* To-do item *
Copy out the text of each of the following items word for word. Leave out the pictures.

Brief text snippets from websites
------------
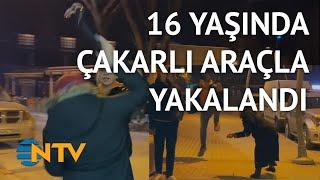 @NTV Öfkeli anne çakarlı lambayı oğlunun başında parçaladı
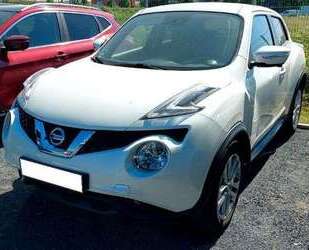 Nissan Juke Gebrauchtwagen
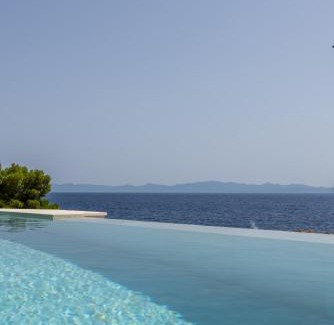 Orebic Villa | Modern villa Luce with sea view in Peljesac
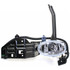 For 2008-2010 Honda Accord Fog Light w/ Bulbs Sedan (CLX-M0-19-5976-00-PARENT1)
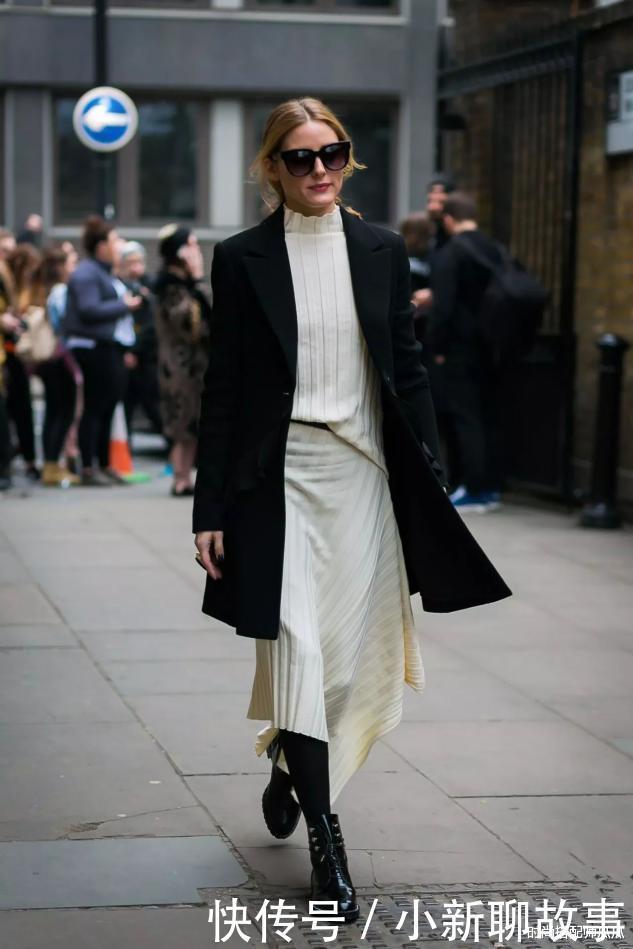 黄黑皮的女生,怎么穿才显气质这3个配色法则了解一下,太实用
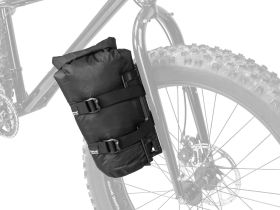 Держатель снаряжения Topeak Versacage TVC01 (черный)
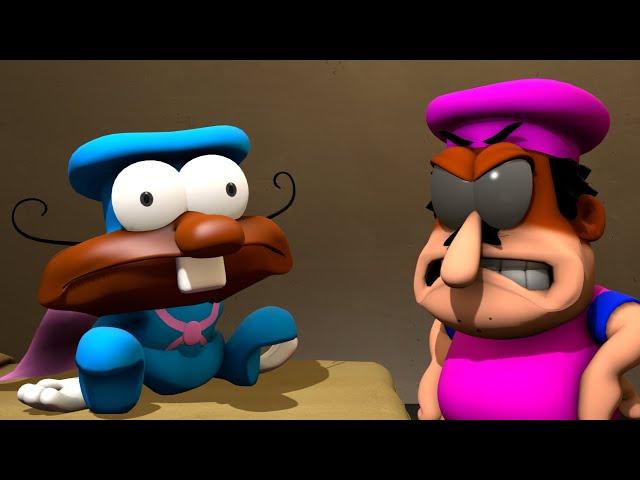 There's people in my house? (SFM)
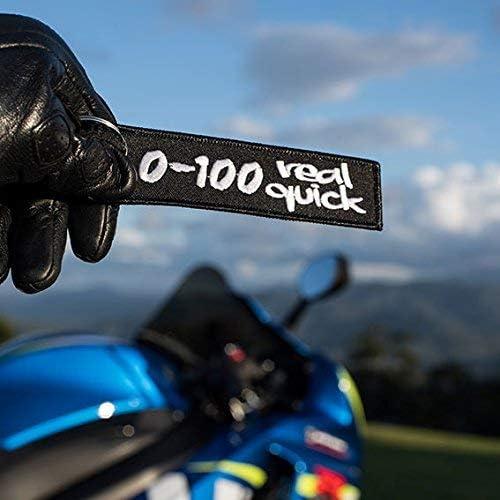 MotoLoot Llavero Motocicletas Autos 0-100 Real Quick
------------
* Exercise solution *
 @NTV Öfkeli anne çakarlı lambayı oğlunun başında parçaladı
 Nissan Juke Gebrauchtwagen
 Orebic Villa | Modern villa Luce with sea view in Peljesac
 For 2008-2010 Honda Accord Fog Light w/ Bulbs Sedan (CLX-M0-19-5976-00-PARENT1)
 黄黑皮的女生,怎么穿才显气质这3个配色法则了解一下,太实用
 Держатель снаряжения Topeak Versacage TVC01 (черный)
 There's people in my house? (SFM)
 MotoLoot Llavero Motocicletas Autos 0-100 Real Quick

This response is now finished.